--- Record excerpts Enclosed Below ---
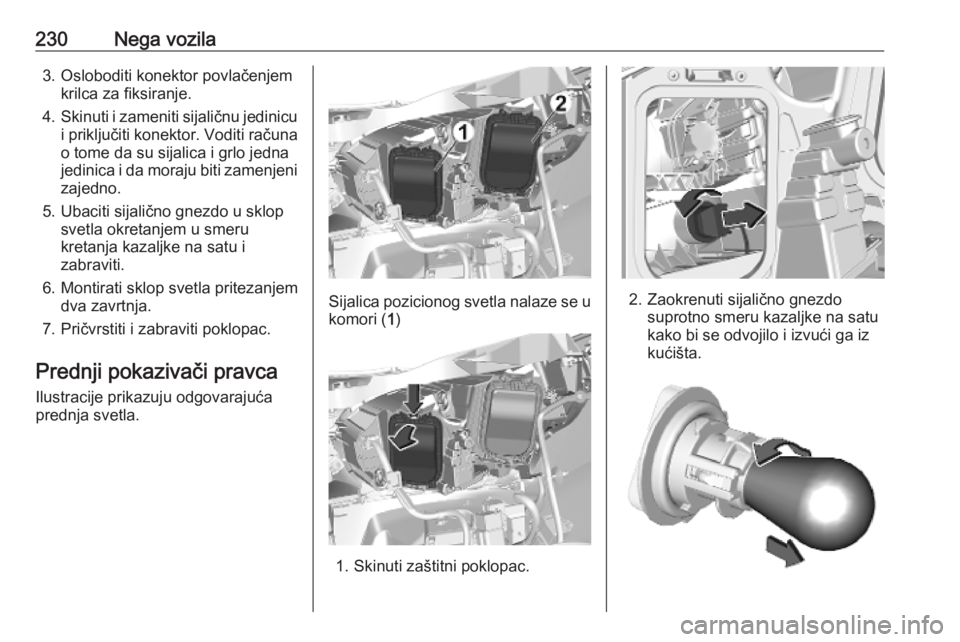 230 Nega vozila

3. Osloboditi konektor povlačenjem krilca za fiksiranje.

4. Skinuti i zameniti sijaličnu jedinicu i priključiti konektor. Voditi računa o tome da su sijalica i grlo jedna jedinica i da moraju biti zamenjeni zajedno.

5. Ubaciti sijalično gnezdo u sklop svetla okretanjem u smeru kretanja kazaljke na satu i zabraviti.

6. Montirati sklop svetla pritezanjem dva zavrtnja.

7. Pričvrstiti i zabraviti poklopac.

Prednji pokazivači pravca

Ilustracije prikazuju odgovarajuća prednja svetla.

1

2

Sijalica pozicionog svetla nalaze se u komori (1)

1. Skinuti zaštitni poklopac.

2. Zaokrenuti sijalično gnezdo suprotno smeru kazaljke na satu kako bi se odvojilo i izvući ga iz kućišta.

carmanualsonline.info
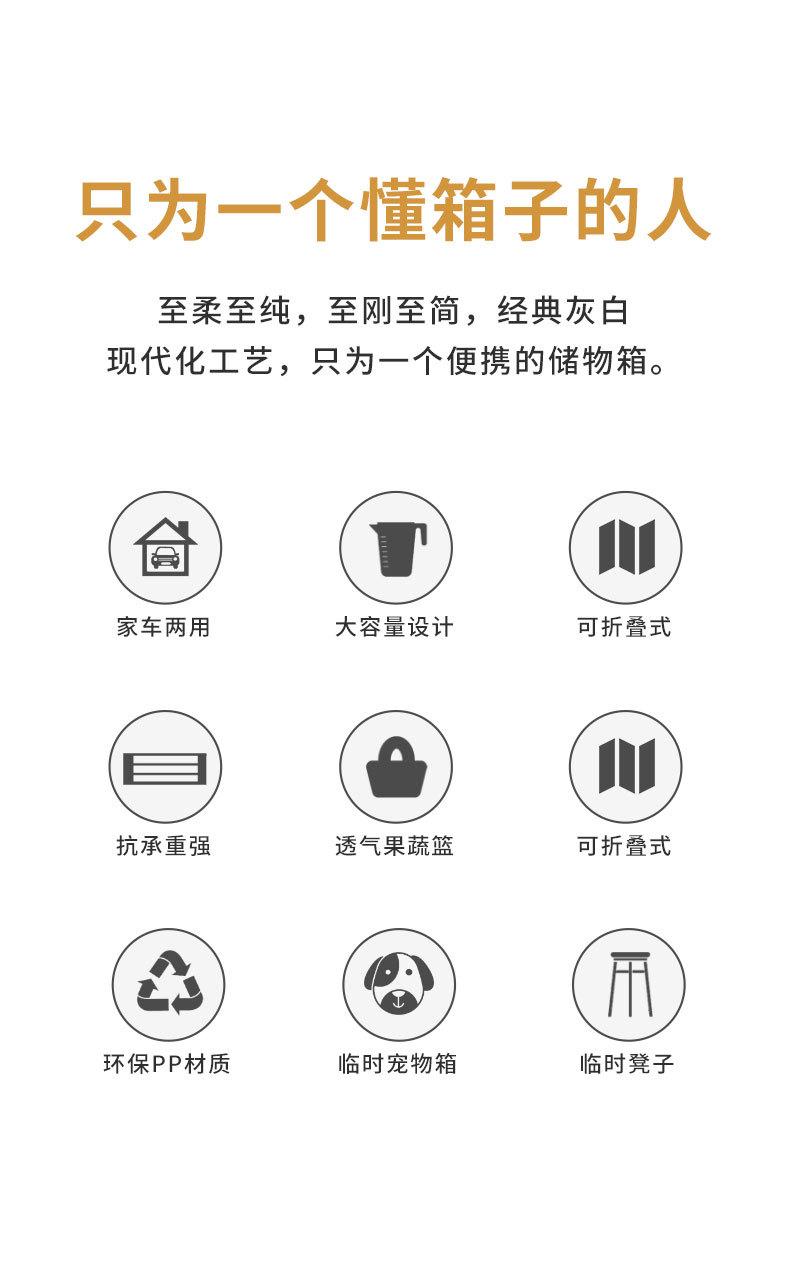 只为一个懂箱子的人

至柔至纯，至刚至简，经典灰白
现代化工艺，只为一个便携的储物箱。

家车两用

大容量设计

可折叠式

抗承重强

透气果蔬篮

可折叠式

环保PP材质

临时宠物箱

临时凳子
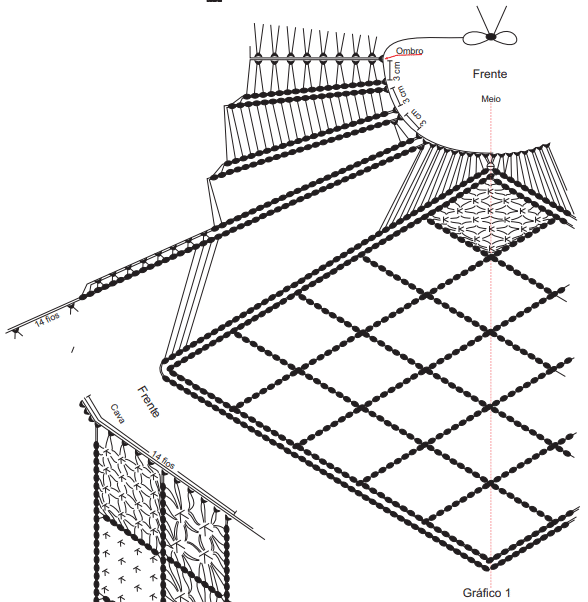 Ombro

3 cm

3 cm

3 cm

Frente

Meio

14 fios

Frente

Cava

14 fios

Gráfico 1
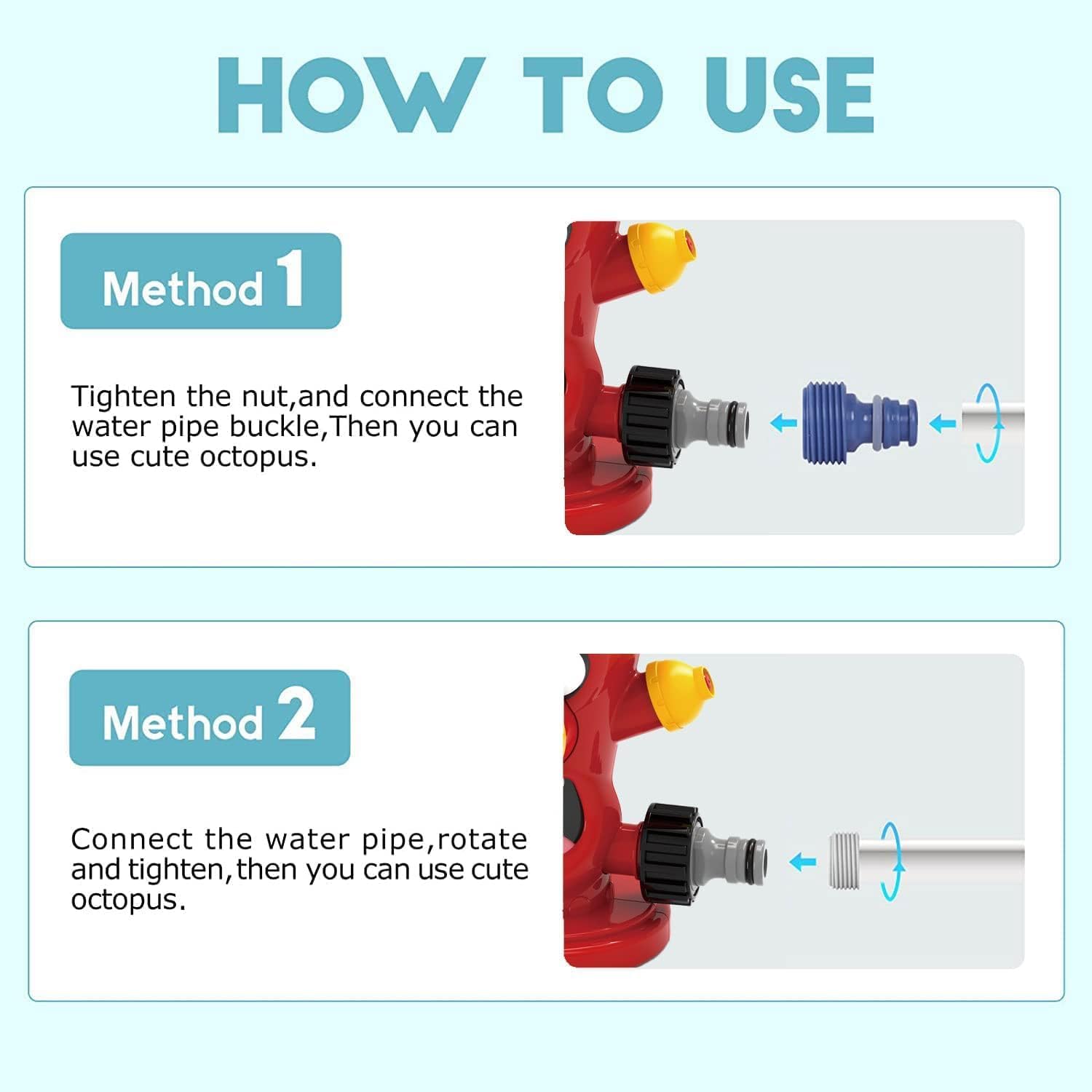 HOW TO USE

Method 1

Tighten the nut,and connect the water pipe buckle,Then you can use cute octopus.

Method 2

Connect the water pipe,rotate and tighten,then you can use cute octopus.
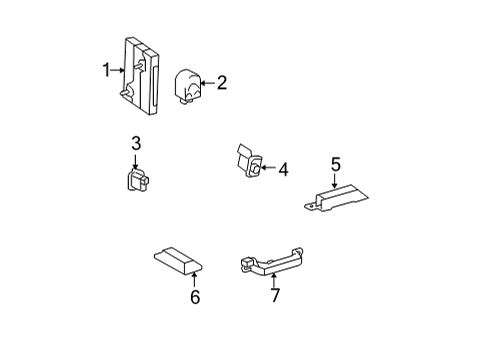 1
2
3
4
5
6
7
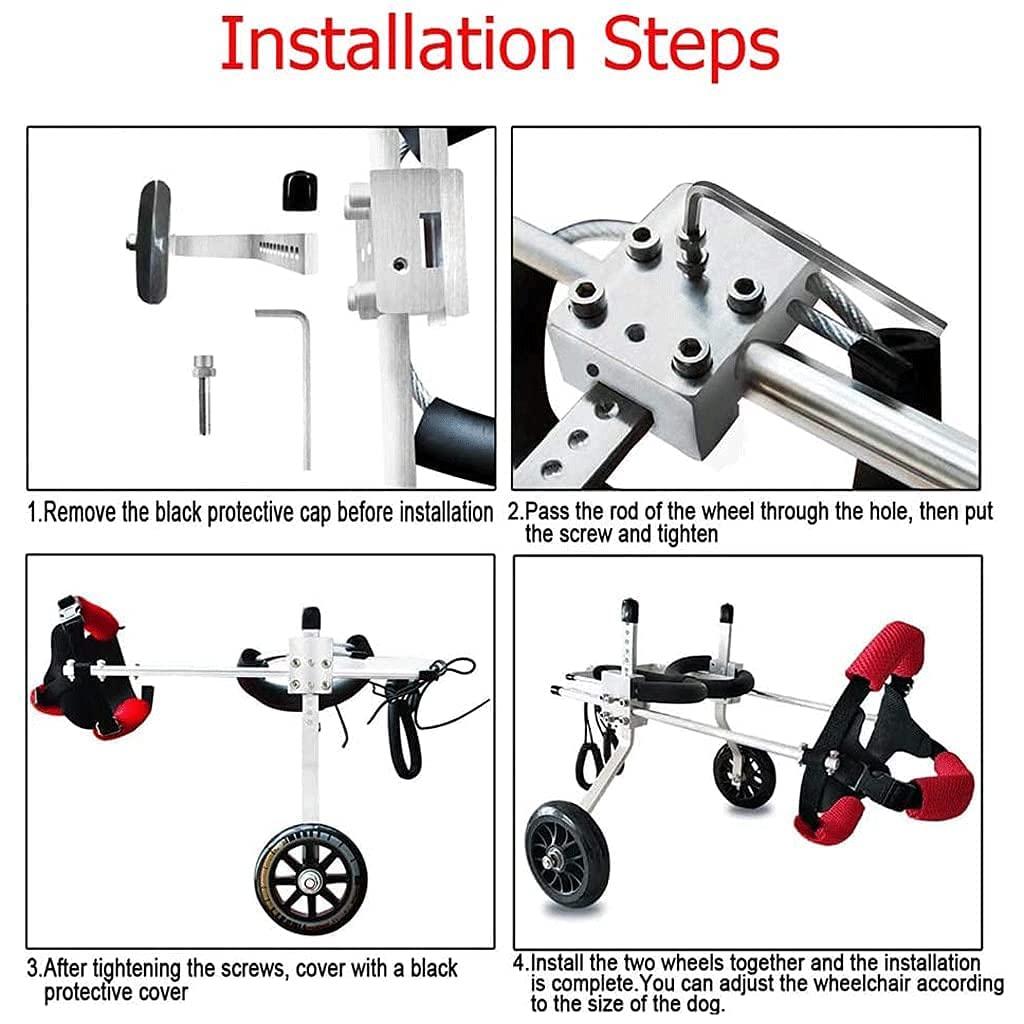 Installation Steps

1.Remove the black protective cap before installation

2.Pass the rod of the wheel through the hole, then put the screw and tighten

3.After tightening the screws, cover with a black protective cover

4.Install the two wheels together and the installation is complete.You can adjust the wheelchair according to the size of the dog.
--- End of Enclosed Record excerpts ---
• Task instructions: Give again, exactly as written above, each line from the one that has "1. Skinuti zaštitni poklopac." to the one that has "Installation Steps", both included; omit the pictures.

• Answer to the exercise:
1. Skinuti zaštitni poklopac.

2. Zaokrenuti sijalično gnezdo suprotno smeru kazaljke na satu kako bi se odvojilo i izvući ga iz kućišta.

carmanualsonline.info
 只为一个懂箱子的人

至柔至纯，至刚至简，经典灰白
现代化工艺，只为一个便携的储物箱。

家车两用

大容量设计

可折叠式

抗承重强

透气果蔬篮

可折叠式

环保PP材质

临时宠物箱

临时凳子
 Ombro

3 cm

3 cm

3 cm

Frente

Meio

14 fios

Frente

Cava

14 fios

Gráfico 1
 HOW TO USE

Method 1

Tighten the nut,and connect the water pipe buckle,Then you can use cute octopus.

Method 2

Connect the water pipe,rotate and tighten,then you can use cute octopus.
 1
2
3
4
5
6
7
 Installation Steps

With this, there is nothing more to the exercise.